Belfast Telegraph
5 September 2009
WHY WE MUST FORGIVE THOSE WHO HURT US
By Religion Correspondent Alf McCreary
The ceremony in Poland this week to mark the outbreak of the Second World War was memorable, in that former enemies appeared to be reconciled.
However, there was an element of the “blame game”, with the Polish President Lech Kaczynski claiming that Poland had been “stabbed in the back” by “Bolshevik Russia.” Vladimir Putin, the Russian Prime Minister, said that “it was time to move on” and that history “was complex and not painted just one colour.”
This raking the past, so well- described by the late Lord Fitt as “whataboutery”, is familiar to all of us in Northern Ireland. Even forty years after the start of the Troubles we still have to endure “rioting for rioting’s sake,” as happened this week.
It seems difficult for people on all sides to confront their own demons from the past. Recently the Church of Ireland Bishop of Down and Dromore Harold Miller, who generates more thought-provoking headlines than most of his clerical colleagues, called on Protestants to examine their own consciences and ask if they too had contributed to the Troubles. He made it clear, however, that whatever people had done, or not done, there was no excuse for terrorism.
This was a reasonable question, but it was met with noticeable hostility in some quarters, and the feisty Church of Ireland Gazette, which remains a breath of fresh air in this sometimes dusty Church, printed a number of letters challenging as well as supporting the Bishop.
The Gazette, in a follow-up editorial, stated clearly that “Protestants still need to examine themselves over bigotry and rank sectarianism. So does everyone in Northern Ireland.”
Quite so, but this is not as easy as it might seem. The furore which was caused earlier this year by the Eames-Bradley report of the “Consultative Group On The Past” “had many good suggestions, but it was virtually torpedoed just above the waterline by a recommendation that there should be a £12,000 “recognition payment” to all the families of the victims of violence.
Lord Eames has admitted that this may have been a mistake, though Dennis Bradley, surprisingly, is still in favour of such a payment. The Eames-Bradley document is still listing badly in a choppy sea, and it needs a political lifeboat very quickly.
The challenge remains for all of us. How do you actually forgive, if not quite forget, the injuries of the past? Over the summer I have been looking at a couple of highly-interesting books which might provide us with a clue.
Brian Lennon, a Jesuit who has worked in some of the Northern flashpoint areas, argues in his book So You Can’t Forgive? that you or I might not be as forgiving as Senator Gordon Wilson who said that he bore “ no ill-will” to his daughter’s killers.
However, as Lennon points out, we are not all a Gordon Wilson, but he adds “A story like his, if heard properly, can be an encouragement...if he went the road of forgiving, who knows what we might be able to do in time-if we want to.”
Another host of useful insights into forgiveness are contained in Michael Henderson’s timely book No Enemy To Conquer. This wide-ranging publication focuses on forgiveness in a global context, but there is refreshingly hard-headed assessment of Northern Ireland.

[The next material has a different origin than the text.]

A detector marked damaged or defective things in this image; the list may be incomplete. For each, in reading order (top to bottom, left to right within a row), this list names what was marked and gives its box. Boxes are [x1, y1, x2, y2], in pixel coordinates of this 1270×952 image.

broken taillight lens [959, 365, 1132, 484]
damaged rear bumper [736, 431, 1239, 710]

Henderson points out that the “profound changes” here have not been achieved principally through forgiveness or repentance, but rather through a combination of some hard-liners softening their views, economic packages and development, and also persistence by the American, British and Irish Governments.
He also warns that the political advances need to be underpinned by those who can build relationships and trust, in order to help heal the deep bitterness that remains.
All of this is a tall order, but the challenge has to be faced by you and me and not just by “somebody else”. There are a few people whom I still find hard to forgive, even though forgiveness would free me from that burden. On the other hand if forgiveness was easy, we would all be doing it. Nevertheless, we must keep trying. Otherwise, our “whataboutery” will come back to haunt us again.
(“So You Can’t Forgive” by Brian Lennon SJ is published by the Columba Press; Michael Henderson’s book “No Enemy To Conquer” is published by Baylor University Press.)